▶ [Quoted text]
━━━━━━━━━━━━━━━━━━━━━━━━━━━━━━

Those are some nice crisp joint lines.


----------



## Brink

Guess it could be an industrial arts, ferrite splined edge joint.


----------



## Brink

[attachment=13002]
Pinned mortis and tenon


[attachment=13003]



[attachment=13004]

Wedged m&t


----------



## Mizer

Brink said:


> Guess it could be an industrial arts, ferrite splined edge joint.


I think that those corrugated fasteners should be against the law.


----------



## Brink

[attachment=13161]



[attachment=13162]

We got corrugated fasteners, now some screws.


----------



## healeydays

Guys,

5 pages of joints and no one brings up one of the most important joints around. Gotta have some music going in the shop as I work, so my favorite joint is the:


----------



## Brink

I wouldn't be caught dead there, nope, I'd be living well!


----------



## cabomhn

Hey guys, I've been watching this thread quite a bit but I was just wondering if anybody on here has been able to do what is known as a "double double box joint." I found this a little while ago...

Link


and I was just wondering if anyone knows how to accomplish this effect. I would really love to learn how to do this type of joint. Bill Wyko over on WWT had a tutorial on his site for a long time on how to do it but I was never in need of it until now and his site is gone!  Thanks for any help!


----------



## Mike1950

cabomhn said:


> Hey guys, I've been watching this thread quite a bit but I was just wondering if anybody on here has been able to do what is known as a "double double box joint." I found this a little while ago...
> 
> Link
> 
> 
> and I was just wondering if anyone knows how to accomplish this effect. I would really love to learn how to do this type of joint. Bill Wyko over on WWT had a tutorial on his site for a long time on how to do it but I was never in need of it until now and his site is gone!  Thanks for any help!



Link does not work for me.


----------



## Brink

[attachment=13181]

Inlaid dovetails.


----------



## cabomhn

I guess the link changes, so here is the upload...

[attachment=13186]

I have seen the inlaid dovetails like that, and have heard people saying that there are jigs you can buy out there to make those. I was wondering what the method is on the table saw for creating these doubled box joint joints if anybody has any idea where I might be able to go look for some guidance on how to create the box joint affect.


----------



## Brink

Being a box joint, it should be easy enough on a TS. My inlaid DT's are very similar execution.



[attachment=13198]

Starting out with undersized tails.



[attachment=13199]

Fit in the inlay wood.



[attachment=13200]

Trimming off the excess.



[attachment=13201]

At the top is the inlay fitted into a rabbet on the back of the pin board, the other two are the inlays trimmed on the tail board.

All the cuts were by hand, so a TS would work fine doing box joints.


----------



## firemedic

I still think those are pretty cool, Brink.


----------



## cabomhn

Thought I would add a new joint to my list, one of the few woodworking joints I've ever tried. I did these by hand, since my shop doesn't have dado stack, well better yet, they don't have a saw stop mechanism for a dado stack, so I was limited. Anyway, I'm thinking this will be one of my favorite looking joints from now on, but probably the most time consuming and not very practical. 

- Matt

[attachment=14127]


----------



## Brink

Matt, that is awesome! And done by hand, dublawesome!!

What kinds of wood did you use?


----------



## cabomhn

Brink said:


> Matt, that is awesome! And done by hand, dublawesome!!
> 
> What kinds of wood did you use?

━━━━━━━━━━━━━━━━━━━━━━━━━━━━━━

[Items from a data source]
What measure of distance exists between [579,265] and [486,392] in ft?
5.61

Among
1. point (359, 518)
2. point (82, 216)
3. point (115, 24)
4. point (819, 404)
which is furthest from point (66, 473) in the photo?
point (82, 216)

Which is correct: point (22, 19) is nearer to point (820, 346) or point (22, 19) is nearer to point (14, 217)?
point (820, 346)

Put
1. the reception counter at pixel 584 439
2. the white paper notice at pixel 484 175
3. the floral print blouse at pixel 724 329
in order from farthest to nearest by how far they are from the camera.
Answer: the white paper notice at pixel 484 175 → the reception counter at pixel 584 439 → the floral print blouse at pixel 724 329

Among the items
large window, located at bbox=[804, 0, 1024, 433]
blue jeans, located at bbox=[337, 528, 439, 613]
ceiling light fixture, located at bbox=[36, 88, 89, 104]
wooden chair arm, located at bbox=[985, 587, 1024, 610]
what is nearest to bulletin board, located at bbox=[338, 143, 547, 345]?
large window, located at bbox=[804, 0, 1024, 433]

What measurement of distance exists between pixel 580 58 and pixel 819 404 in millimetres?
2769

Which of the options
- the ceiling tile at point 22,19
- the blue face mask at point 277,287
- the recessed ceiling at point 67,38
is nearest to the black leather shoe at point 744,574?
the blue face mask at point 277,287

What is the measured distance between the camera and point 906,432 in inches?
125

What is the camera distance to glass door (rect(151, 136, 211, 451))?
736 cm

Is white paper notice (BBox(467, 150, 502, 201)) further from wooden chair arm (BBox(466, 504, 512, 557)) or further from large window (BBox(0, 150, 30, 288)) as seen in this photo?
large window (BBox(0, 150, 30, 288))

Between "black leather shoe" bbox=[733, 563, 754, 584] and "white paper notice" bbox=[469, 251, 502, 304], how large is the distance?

━━━━━━━━━━━━━━━━━━━━━━━━━━━━━━

▶ [Aim]
Answer these questions from the woodworking joints thread:
1. What does Brink say his inlaid dovetails start out with?
2. According to cabomhn, whose site once had a tutorial on the double double box joint, and what has happened to that site?
3. What problem does Mike1950 report after quoting cabomhn?

▶ [Solution to the exercise]
1. Undersized tails.
2. Bill Wyko's site; it is gone.
3. The link does not work for him.